Worker Node – In Kubernetes Overview
- A worker node provides a running environment for client applications
- In Kubernetes the application containers are encapsulated in Pods, controlled by the cluster control plane agents
- Pod is the smallest scheduling work unit in Kubernetes.
- in a multi-worker Kubernetes cluster, the network traffic is handled directly by the worker nodes, and is not routed through the control plane node.
A worker node has the following components:
- Container Runtime
- Node Agent -
- kubelet Proxy -
- kube-proxy Add-ons for DNS, dashboards, cluster-level monitoring and logging
1. Container Runtime
- Kubernetes supports several container runtimes:
- CRI-O : A lightweight container runtime for Kubernetes,
- Containerd : A simple and portable container runtime.

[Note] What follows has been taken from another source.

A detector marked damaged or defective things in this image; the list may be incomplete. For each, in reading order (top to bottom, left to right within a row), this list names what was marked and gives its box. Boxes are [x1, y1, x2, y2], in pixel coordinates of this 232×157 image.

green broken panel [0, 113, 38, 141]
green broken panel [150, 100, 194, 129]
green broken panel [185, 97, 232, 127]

- Docker Engine : A popular and complex container platform which uses containerd as a container runtime.
- Mirantis Container Runtime : Formerly known as the Docker Enterprise Edition.
2. Node Agent - kubelet
- The kubelet is an agent running on each control plane node and workers node
- It receives Pod definitions, from the API Server, and interacts with the container to run containers in the Pod.
- The kubelet connects to container runtimes through a plugin interface like imageService and runtimeService
- The ImageService is responsible for all the image-related operations, while the
- RuntimeService is responsible for all the Pod and container-related operations.
3. Proxy - kube-proxy
- Kube-proxy is Network agent which runs on each control plane node and workers node
- implements forwarding rules through Service API objects.
- The kube-proxy node agent operates with the iptables of the node.
- Iptables is a firewall utility created for the Linux OS
4. Add-ons
- Add-ons
- are cluster features not yet available in Kubernetes, therefore implemented through 3rd-party services.
- Cluster DNS
- is a DNS server required to assign DNS records to Kubernetes objects and resources.
- Dashboard -
- A general purpose web-based user interface for cluster.
- Monitoring -
- Collects cluster-level metrics and saves them to a central data store.
- Logging
- Collects cluster-level container logs and saves them to a central log store for analysis.